Smart shopper: Approaching price transparency in radiology

In terms of consumer transparency, radiology patients do not have access to information that would assist them in choosing a provider based on quality of care or price of services, argued a recent article published in the Journal of the American College of Radiology.

Instead, they are given pricing information from private and public entities that results in patients “price shopping” among radiologists when looking for care.

Authors Daniel J. Durand, MD, of Johns Hopkins University School of Medicine in Baltimore, and colleagues wrote this creates the danger that radiology value transparency in its current form will stimulate primarily price-based competition, erode provider profit margins, and de-emphasize quality.

The authors noted that within the same metropolitan area, the market for medical imaging can have up to 500 percent price variations.

While certain disciplines in the medical field are at the forefront of price transparency, radiology finds itself in the middle of the pack, but change is in the air, Durand and colleagues noted. Several state and federal initiatives are on the horizon pushing the demand for value transparency, including two provisions in the Patient Protection and Affordable Care Act that will mandate public disclosure of hospital pricing data and disclosing premium pricing data and estimated out-of-pocket costs for procedures.

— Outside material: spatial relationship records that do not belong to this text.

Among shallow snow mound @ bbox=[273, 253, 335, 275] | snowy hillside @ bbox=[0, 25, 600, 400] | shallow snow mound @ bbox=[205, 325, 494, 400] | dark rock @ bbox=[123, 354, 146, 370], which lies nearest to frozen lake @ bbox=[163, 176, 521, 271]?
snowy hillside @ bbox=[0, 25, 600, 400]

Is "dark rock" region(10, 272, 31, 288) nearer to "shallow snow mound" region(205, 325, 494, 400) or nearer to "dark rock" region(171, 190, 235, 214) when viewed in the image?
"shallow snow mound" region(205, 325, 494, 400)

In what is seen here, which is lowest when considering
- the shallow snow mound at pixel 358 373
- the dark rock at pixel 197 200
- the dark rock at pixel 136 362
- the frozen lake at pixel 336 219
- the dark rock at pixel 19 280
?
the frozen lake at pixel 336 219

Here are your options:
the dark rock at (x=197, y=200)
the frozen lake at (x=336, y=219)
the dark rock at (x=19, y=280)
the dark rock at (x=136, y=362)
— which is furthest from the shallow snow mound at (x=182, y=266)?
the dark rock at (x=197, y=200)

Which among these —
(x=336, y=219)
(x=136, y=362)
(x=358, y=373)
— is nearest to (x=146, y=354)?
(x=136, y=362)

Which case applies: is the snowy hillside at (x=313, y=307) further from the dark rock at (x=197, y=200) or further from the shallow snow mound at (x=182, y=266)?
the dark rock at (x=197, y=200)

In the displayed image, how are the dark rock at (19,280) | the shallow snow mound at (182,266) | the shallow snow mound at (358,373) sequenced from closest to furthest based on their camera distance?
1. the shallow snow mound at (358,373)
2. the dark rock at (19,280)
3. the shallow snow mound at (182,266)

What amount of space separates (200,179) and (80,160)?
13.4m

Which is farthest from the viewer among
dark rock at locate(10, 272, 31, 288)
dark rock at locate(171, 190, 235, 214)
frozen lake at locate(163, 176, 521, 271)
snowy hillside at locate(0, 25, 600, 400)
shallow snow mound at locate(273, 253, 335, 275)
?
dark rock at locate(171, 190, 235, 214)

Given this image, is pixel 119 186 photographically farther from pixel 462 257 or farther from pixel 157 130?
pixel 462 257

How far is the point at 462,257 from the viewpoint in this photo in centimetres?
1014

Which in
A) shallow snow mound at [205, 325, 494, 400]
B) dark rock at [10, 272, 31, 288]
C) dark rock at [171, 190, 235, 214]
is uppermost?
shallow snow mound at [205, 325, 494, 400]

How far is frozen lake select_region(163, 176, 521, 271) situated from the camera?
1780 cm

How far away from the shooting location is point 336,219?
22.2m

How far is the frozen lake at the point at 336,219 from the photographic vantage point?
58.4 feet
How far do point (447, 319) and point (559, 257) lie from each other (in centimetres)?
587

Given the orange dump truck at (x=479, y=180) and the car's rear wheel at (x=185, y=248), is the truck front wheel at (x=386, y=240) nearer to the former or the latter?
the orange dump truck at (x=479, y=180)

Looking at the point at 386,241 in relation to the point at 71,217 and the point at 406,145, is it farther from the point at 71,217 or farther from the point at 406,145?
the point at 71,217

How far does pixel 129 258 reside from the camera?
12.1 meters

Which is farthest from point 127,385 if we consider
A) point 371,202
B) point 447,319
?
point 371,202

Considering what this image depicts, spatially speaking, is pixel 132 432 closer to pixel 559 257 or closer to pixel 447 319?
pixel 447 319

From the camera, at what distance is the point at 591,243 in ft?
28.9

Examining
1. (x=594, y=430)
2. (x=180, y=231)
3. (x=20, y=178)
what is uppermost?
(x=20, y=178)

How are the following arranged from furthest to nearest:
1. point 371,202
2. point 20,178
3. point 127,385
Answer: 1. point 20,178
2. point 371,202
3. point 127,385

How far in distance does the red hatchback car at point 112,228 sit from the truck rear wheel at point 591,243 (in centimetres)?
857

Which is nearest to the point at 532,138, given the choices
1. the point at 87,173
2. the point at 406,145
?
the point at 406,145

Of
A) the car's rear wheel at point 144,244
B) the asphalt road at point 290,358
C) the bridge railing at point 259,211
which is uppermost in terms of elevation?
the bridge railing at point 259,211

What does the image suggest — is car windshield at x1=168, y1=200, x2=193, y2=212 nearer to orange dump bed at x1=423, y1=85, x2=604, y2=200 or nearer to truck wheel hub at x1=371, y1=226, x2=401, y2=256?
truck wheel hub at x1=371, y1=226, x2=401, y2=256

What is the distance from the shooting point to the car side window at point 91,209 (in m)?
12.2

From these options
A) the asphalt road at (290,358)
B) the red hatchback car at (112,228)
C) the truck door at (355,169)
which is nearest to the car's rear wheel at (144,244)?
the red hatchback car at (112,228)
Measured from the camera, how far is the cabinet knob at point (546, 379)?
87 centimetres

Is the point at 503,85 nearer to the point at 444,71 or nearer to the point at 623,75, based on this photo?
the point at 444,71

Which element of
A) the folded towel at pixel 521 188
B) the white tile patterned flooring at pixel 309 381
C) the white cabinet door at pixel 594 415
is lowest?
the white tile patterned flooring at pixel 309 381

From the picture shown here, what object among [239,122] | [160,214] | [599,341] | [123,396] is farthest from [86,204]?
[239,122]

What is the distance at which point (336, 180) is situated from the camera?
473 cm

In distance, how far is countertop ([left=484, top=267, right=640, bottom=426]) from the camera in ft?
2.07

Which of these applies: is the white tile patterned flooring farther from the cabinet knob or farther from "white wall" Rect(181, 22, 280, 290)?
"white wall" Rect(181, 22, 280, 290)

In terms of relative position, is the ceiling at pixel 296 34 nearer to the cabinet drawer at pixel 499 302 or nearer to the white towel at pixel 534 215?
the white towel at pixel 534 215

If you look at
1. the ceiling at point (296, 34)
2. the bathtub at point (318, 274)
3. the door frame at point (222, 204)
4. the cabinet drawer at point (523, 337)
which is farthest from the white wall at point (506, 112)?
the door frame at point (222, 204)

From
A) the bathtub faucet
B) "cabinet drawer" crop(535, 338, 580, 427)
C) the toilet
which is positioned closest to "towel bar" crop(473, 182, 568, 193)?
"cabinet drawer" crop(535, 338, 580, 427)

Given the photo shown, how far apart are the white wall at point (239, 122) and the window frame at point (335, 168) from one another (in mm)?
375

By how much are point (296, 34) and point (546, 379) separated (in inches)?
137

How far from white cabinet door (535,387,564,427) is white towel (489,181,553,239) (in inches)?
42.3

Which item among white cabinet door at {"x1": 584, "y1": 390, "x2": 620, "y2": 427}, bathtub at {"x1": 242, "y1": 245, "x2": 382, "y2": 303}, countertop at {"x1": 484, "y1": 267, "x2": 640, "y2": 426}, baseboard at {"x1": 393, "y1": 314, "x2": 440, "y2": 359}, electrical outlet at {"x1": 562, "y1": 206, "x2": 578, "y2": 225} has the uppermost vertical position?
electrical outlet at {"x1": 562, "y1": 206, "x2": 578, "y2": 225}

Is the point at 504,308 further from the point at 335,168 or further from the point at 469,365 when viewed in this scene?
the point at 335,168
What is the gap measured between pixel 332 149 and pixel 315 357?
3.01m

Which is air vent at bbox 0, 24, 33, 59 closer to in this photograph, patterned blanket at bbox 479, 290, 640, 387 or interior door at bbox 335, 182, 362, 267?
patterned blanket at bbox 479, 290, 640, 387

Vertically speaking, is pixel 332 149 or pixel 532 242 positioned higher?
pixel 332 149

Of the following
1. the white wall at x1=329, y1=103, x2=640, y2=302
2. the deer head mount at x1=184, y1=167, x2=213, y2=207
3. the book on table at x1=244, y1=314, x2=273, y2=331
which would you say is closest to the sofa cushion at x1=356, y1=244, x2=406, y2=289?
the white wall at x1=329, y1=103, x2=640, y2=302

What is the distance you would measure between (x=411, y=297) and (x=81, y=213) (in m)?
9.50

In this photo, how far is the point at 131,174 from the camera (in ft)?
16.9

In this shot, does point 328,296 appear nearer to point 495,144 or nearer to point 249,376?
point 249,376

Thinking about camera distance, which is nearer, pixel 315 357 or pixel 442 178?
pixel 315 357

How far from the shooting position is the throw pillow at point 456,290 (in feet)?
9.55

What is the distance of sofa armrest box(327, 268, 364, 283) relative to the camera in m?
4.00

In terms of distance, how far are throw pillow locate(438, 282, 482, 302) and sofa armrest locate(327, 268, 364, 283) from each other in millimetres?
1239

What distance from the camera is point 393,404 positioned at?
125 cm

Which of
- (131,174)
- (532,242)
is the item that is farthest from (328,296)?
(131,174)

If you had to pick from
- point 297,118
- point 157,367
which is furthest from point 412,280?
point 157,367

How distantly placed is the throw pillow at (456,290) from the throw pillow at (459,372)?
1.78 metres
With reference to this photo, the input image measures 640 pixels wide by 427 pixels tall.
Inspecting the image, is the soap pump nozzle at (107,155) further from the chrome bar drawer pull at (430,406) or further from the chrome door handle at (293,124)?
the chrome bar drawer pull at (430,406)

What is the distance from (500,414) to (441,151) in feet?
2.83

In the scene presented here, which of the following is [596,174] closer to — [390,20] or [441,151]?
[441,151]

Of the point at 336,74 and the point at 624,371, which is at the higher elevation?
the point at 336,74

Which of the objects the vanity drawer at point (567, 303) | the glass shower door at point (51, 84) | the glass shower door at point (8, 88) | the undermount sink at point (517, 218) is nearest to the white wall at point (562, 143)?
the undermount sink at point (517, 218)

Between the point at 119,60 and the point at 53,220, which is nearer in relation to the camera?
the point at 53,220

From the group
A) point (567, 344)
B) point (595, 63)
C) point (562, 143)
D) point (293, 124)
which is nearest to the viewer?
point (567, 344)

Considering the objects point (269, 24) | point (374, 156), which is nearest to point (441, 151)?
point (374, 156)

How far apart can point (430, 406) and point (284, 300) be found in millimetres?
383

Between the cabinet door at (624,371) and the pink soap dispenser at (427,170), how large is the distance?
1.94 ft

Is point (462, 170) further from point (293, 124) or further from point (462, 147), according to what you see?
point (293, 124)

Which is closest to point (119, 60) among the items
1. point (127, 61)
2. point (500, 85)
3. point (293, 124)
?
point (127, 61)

Industry experts, according to Durand and colleagues, believe that part of the answer to improving value in health care is to increase transparency on price and quality. In addition, increasing patient cost consciousness using means such as higher deductibles, could begin to correct such wide pricing variations in the radiology field.

Instead of resisting the trend of quality transparency, the authors argue, radiologists should welcome it. Radiologists can avoid commoditization by defining quality in their field and engaging in value-based competition.

Durand and colleagues provided four suggestions for fellow radiologists. They were:

  • Investing in research and establishing specific metrics that facilitate quality comparisons among providers;
  • Supporting professional societies that provide oversight of quality metrics;
  • Participating in quality metric registries. Large databases encourage more accuracy- and performance-based metrics that are more reflective of radiologists’ skills; and
  • Radiology professional societies should invest in research to demonstrate the high consequential costs and poor results associated with low-quality imaging.